Stored data
[start]

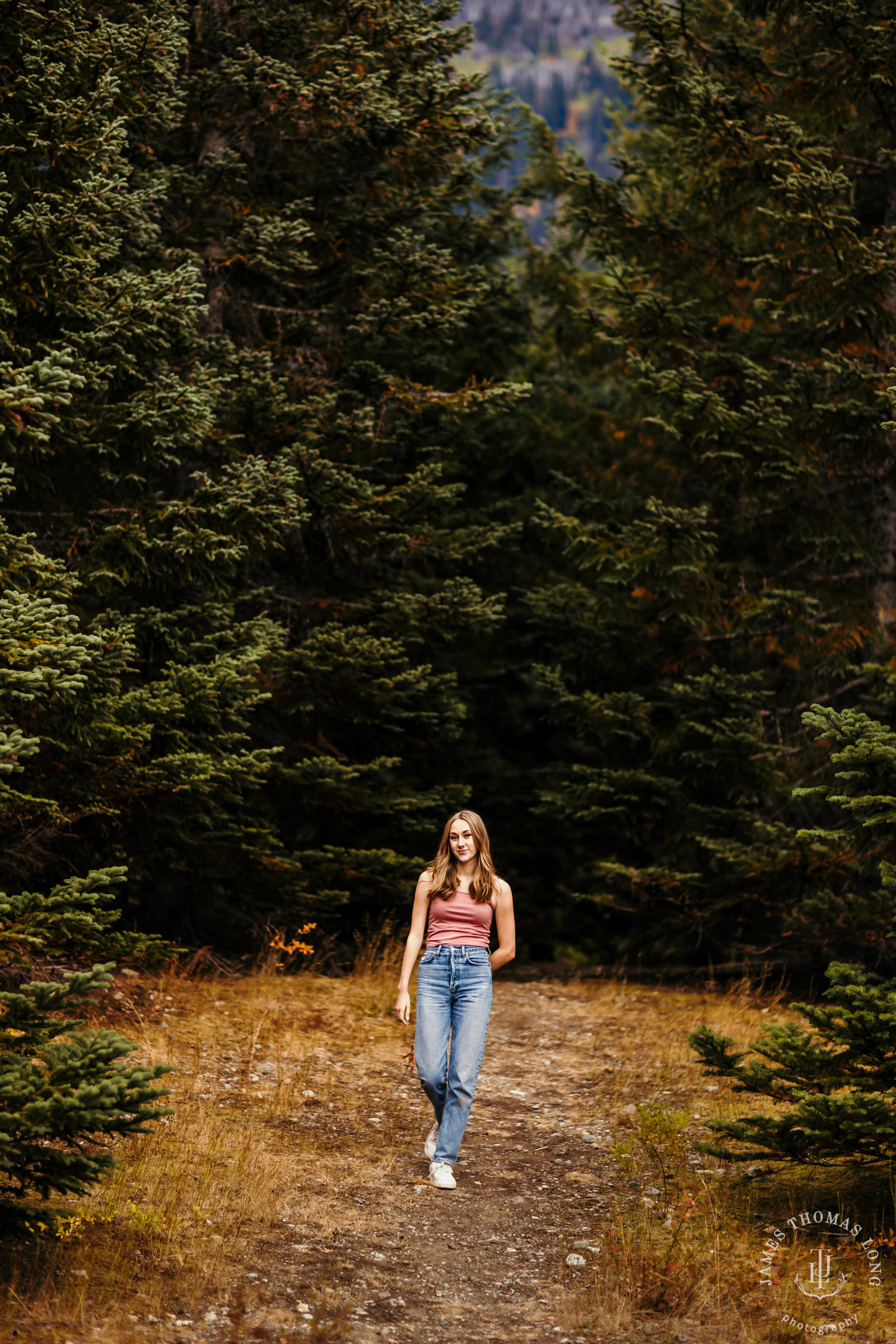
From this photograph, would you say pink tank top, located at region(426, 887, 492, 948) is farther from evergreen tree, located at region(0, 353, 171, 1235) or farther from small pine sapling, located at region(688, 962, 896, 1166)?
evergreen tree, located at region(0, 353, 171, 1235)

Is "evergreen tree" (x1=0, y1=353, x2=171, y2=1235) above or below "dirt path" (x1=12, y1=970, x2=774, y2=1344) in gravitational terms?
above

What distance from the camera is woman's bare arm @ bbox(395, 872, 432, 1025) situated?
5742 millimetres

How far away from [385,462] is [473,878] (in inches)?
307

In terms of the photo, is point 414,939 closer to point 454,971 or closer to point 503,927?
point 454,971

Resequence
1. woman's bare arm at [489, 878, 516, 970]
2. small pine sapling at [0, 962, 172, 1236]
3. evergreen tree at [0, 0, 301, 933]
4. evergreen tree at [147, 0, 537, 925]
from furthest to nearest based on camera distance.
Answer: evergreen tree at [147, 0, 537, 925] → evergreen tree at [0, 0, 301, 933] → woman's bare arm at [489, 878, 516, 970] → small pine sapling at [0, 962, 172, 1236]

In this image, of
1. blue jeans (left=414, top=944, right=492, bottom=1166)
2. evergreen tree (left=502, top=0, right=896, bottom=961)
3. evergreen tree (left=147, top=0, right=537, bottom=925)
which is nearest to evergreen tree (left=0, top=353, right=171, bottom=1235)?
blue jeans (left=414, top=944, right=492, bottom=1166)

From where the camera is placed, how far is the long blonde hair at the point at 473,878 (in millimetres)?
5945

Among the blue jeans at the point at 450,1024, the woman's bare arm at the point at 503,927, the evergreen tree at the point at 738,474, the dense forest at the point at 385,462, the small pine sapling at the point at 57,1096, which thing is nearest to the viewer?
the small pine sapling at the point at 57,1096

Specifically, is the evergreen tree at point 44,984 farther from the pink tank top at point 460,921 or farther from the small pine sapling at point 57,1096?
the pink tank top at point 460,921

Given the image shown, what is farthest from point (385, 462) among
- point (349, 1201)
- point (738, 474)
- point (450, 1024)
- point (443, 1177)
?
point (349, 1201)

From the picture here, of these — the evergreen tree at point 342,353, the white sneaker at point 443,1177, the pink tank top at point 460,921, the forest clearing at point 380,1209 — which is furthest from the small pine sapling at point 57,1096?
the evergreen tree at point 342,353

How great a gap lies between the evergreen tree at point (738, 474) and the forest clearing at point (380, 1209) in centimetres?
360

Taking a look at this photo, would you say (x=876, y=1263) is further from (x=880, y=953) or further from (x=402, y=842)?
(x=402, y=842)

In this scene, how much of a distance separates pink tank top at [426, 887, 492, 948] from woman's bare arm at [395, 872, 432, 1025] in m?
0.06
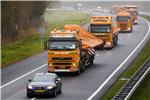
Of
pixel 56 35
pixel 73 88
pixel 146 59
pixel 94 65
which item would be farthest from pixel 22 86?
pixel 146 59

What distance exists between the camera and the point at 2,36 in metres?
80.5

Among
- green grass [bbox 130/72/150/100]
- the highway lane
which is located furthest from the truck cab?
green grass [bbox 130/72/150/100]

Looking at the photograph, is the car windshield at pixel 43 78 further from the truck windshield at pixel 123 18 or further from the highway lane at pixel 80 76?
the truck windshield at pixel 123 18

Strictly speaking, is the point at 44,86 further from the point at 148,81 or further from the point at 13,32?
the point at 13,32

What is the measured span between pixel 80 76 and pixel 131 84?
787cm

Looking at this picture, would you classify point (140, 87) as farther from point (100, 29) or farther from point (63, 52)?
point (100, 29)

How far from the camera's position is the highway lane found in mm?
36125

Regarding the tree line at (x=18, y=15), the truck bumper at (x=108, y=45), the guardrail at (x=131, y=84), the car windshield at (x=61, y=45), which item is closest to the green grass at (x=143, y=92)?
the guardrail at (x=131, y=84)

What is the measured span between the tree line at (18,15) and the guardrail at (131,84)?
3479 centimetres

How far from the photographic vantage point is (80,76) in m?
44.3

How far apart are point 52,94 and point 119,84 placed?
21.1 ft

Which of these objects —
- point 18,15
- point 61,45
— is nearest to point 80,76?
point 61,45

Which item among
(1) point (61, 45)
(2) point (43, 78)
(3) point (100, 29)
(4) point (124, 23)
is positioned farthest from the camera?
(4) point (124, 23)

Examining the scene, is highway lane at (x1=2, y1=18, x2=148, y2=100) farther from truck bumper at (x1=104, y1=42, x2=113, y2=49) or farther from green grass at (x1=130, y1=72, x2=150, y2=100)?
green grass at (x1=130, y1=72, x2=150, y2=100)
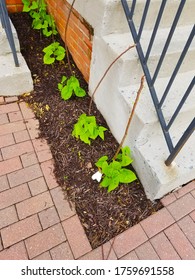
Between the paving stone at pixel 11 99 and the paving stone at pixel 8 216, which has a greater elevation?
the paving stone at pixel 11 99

[end]

THE EXERCISE :: Please rewrite every line of the records above as a numbered list, leaving out the blank lines and the pictures.

SOLVED EXERCISE ::
1. From this photograph, would you say pink tank top, located at region(426, 887, 492, 948) is farther from evergreen tree, located at region(0, 353, 171, 1235) or farther from small pine sapling, located at region(688, 962, 896, 1166)?
2. evergreen tree, located at region(0, 353, 171, 1235)
3. Is "evergreen tree" (x1=0, y1=353, x2=171, y2=1235) above or below "dirt path" (x1=12, y1=970, x2=774, y2=1344) in gravitational terms?
4. above
5. What distance from the camera is woman's bare arm @ bbox(395, 872, 432, 1025) situated?
6. 5742 millimetres
7. How far away from [385,462] is [473,878] (in inches)?
8. 307
9. In terms of the photo, is point 414,939 closer to point 454,971 or closer to point 503,927?
10. point 454,971
11. Resequence
12. 1. woman's bare arm at [489, 878, 516, 970]
13. 2. small pine sapling at [0, 962, 172, 1236]
14. 3. evergreen tree at [0, 0, 301, 933]
15. 4. evergreen tree at [147, 0, 537, 925]
16. from furthest to nearest based on camera distance.
17. Answer: evergreen tree at [147, 0, 537, 925] → evergreen tree at [0, 0, 301, 933] → woman's bare arm at [489, 878, 516, 970] → small pine sapling at [0, 962, 172, 1236]
18. In this image, of
19. 1. blue jeans (left=414, top=944, right=492, bottom=1166)
20. 2. evergreen tree (left=502, top=0, right=896, bottom=961)
21. 3. evergreen tree (left=147, top=0, right=537, bottom=925)
22. which is nearest to evergreen tree (left=0, top=353, right=171, bottom=1235)?
23. blue jeans (left=414, top=944, right=492, bottom=1166)
24. From where the camera is placed, how far is the long blonde hair at the point at 473,878 (in millimetres)?
25. 5945
26. Among the blue jeans at the point at 450,1024, the woman's bare arm at the point at 503,927, the evergreen tree at the point at 738,474, the dense forest at the point at 385,462, the small pine sapling at the point at 57,1096, which thing is nearest to the viewer?
27. the small pine sapling at the point at 57,1096
28. Specifically, is the evergreen tree at point 44,984 farther from the pink tank top at point 460,921 or farther from the small pine sapling at point 57,1096?
29. the pink tank top at point 460,921
30. Given the image shown, what is farthest from point (385, 462) among
31. - point (349, 1201)
32. - point (738, 474)
33. - point (450, 1024)
34. - point (443, 1177)
35. ?
36. point (349, 1201)
37. From the picture here, of these — the evergreen tree at point 342,353, the white sneaker at point 443,1177, the pink tank top at point 460,921, the forest clearing at point 380,1209 — which is furthest from the small pine sapling at point 57,1096?
38. the evergreen tree at point 342,353
39. How great a gap lies between the evergreen tree at point (738, 474) and the forest clearing at point (380, 1209) in centimetres?
40. 360
41. Taking a look at this photo, would you say (x=876, y=1263) is further from (x=880, y=953) or further from (x=402, y=842)?
42. (x=402, y=842)
43. In this scene, how much of a distance separates pink tank top at [426, 887, 492, 948] from woman's bare arm at [395, 872, 432, 1025] in m?
44. 0.06
45. Of
46. pixel 56 35
47. pixel 73 88
48. pixel 146 59
49. pixel 94 65
50. which item would be farthest from pixel 22 86?
51. pixel 146 59
52. What distance exists between the camera and the point at 2,36 in metres?
53. 80.5
54. Among
55. - green grass [bbox 130/72/150/100]
56. - the highway lane
57. which is located furthest from the truck cab?
58. green grass [bbox 130/72/150/100]
59. Looking at the photograph, is the car windshield at pixel 43 78 further from the truck windshield at pixel 123 18 or further from the highway lane at pixel 80 76?
60. the truck windshield at pixel 123 18
61. Strictly speaking, is the point at 44,86 further from the point at 148,81 or further from the point at 13,32?
62. the point at 13,32
63. What is the measured span between pixel 80 76 and pixel 131 84?
64. 787cm
65. Looking at this picture, would you classify point (140, 87) as farther from point (100, 29) or farther from point (63, 52)?
66. point (100, 29)
67. How far from the camera's position is the highway lane found in mm?
68. 36125
69. Regarding the tree line at (x=18, y=15), the truck bumper at (x=108, y=45), the guardrail at (x=131, y=84), the car windshield at (x=61, y=45), which item is closest to the green grass at (x=143, y=92)?
70. the guardrail at (x=131, y=84)
71. What is the measured span between the tree line at (18,15) and the guardrail at (131,84)?
72. 3479 centimetres
73. How far from the photographic vantage point is (80,76) in m?
74. 44.3
75. How far apart are point 52,94 and point 119,84 placed?
76. 21.1 ft
77. Which of these objects —
78. - point 18,15
79. - point 61,45
80. — is nearest to point 80,76?
81. point 61,45
82. Which item among
83. (1) point (61, 45)
84. (2) point (43, 78)
85. (3) point (100, 29)
86. (4) point (124, 23)
87. is positioned farthest from the camera?
88. (4) point (124, 23)
89. Examining the scene, is highway lane at (x1=2, y1=18, x2=148, y2=100) farther from truck bumper at (x1=104, y1=42, x2=113, y2=49) or farther from green grass at (x1=130, y1=72, x2=150, y2=100)?
90. green grass at (x1=130, y1=72, x2=150, y2=100)
91. Between the paving stone at pixel 11 99 and the paving stone at pixel 8 216, which has a greater elevation?
92. the paving stone at pixel 11 99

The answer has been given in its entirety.